__YOUR ASSIGNMENT__.
Write out every caption in the entries below word for word and in the same order, leaving the pictures out.

•••••

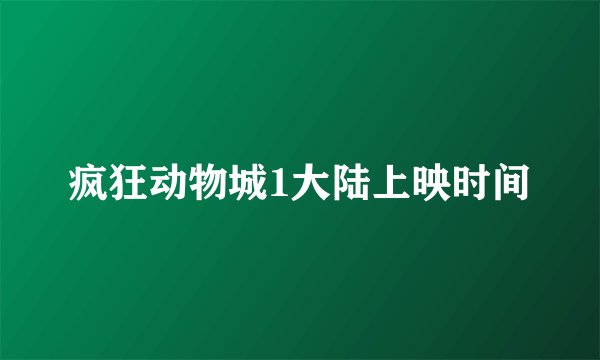 疯狂动物城1大陆上映时间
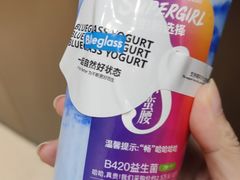 -北京安贞环宇荟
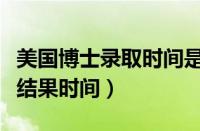 美国博士录取时间是什么时候（美国博士录取结果时间）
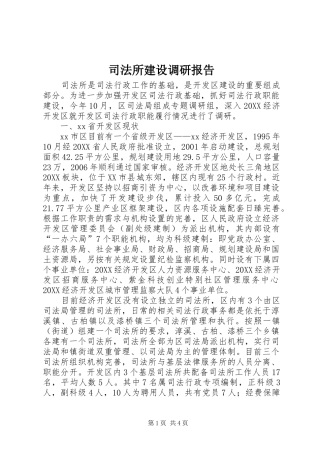 司法所建设调研报告
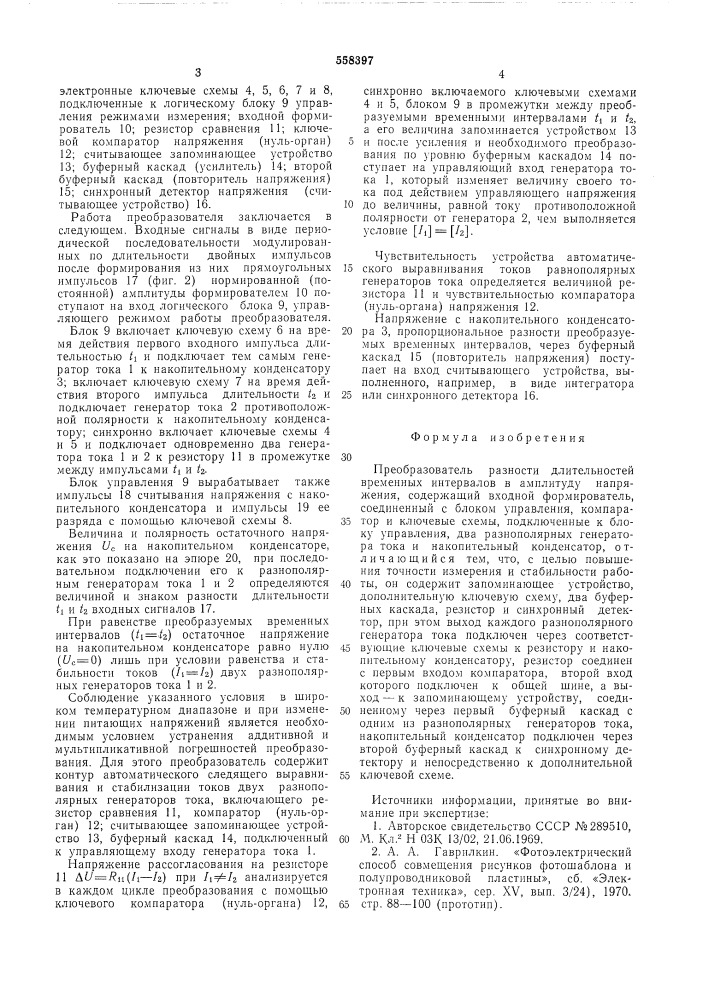 Преобразователь разности длительностей временных интервалов в амплитуду напряжения (патент 558397)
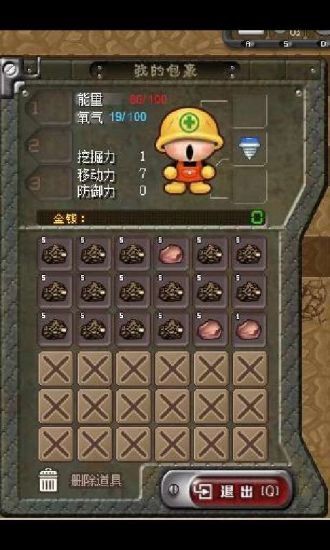 挖地小子秘籍截图1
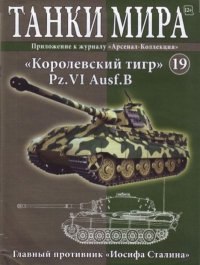Танки мира №019 - «Королевский тигр» Pz.VI Ausf.B. журнал «Танки мира» - читать в Рулиб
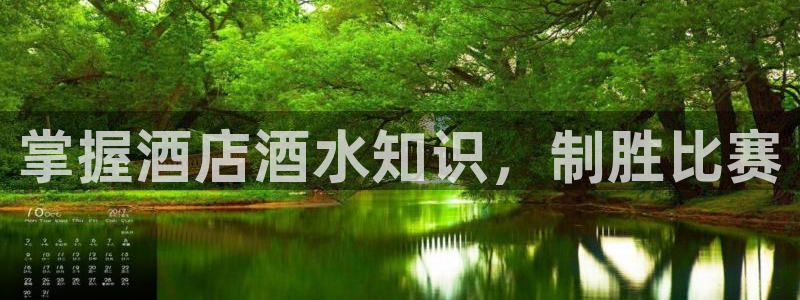 凯发k8天生赢家一触即发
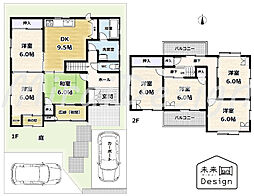 宇治市広野町尖山　中古戸建住宅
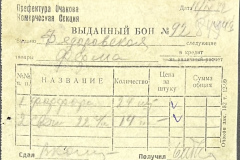 n1588-001-053-02-448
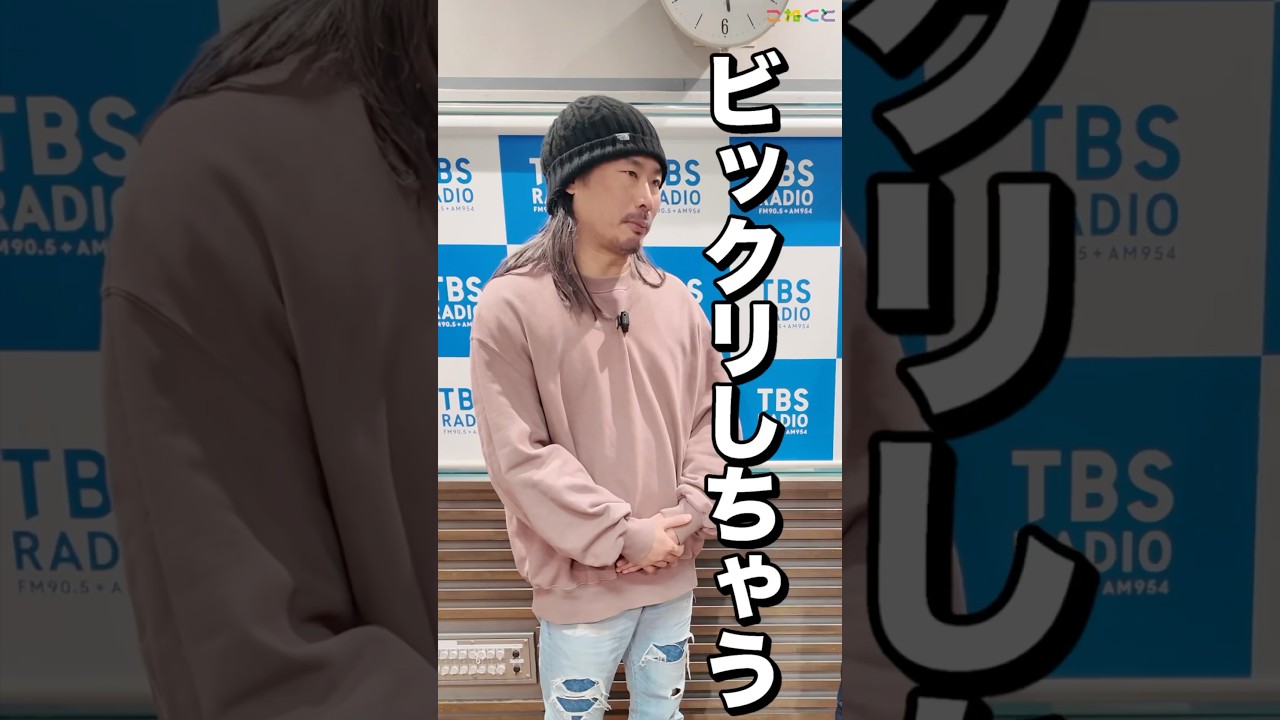 【合唱♪】石山蓮華 x 菅良太郎 こねくと #shorts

•••••

__ANSWER TO THIS PROBLEM__.
 疯狂动物城1大陆上映时间
 -北京安贞环宇荟
 美国博士录取时间是什么时候（美国博士录取结果时间）
 司法所建设调研报告
 Преобразователь разности длительностей временных интервалов в амплитуду напряжения (патент 558397)
 挖地小子秘籍截图1
Танки мира №019 - «Королевский тигр» Pz.VI Ausf.B. журнал «Танки мира» - читать в Рулиб
 凯发k8天生赢家一触即发
 宇治市広野町尖山　中古戸建住宅
 n1588-001-053-02-448
 【合唱♪】石山蓮華 x 菅良太郎 こねくと #shorts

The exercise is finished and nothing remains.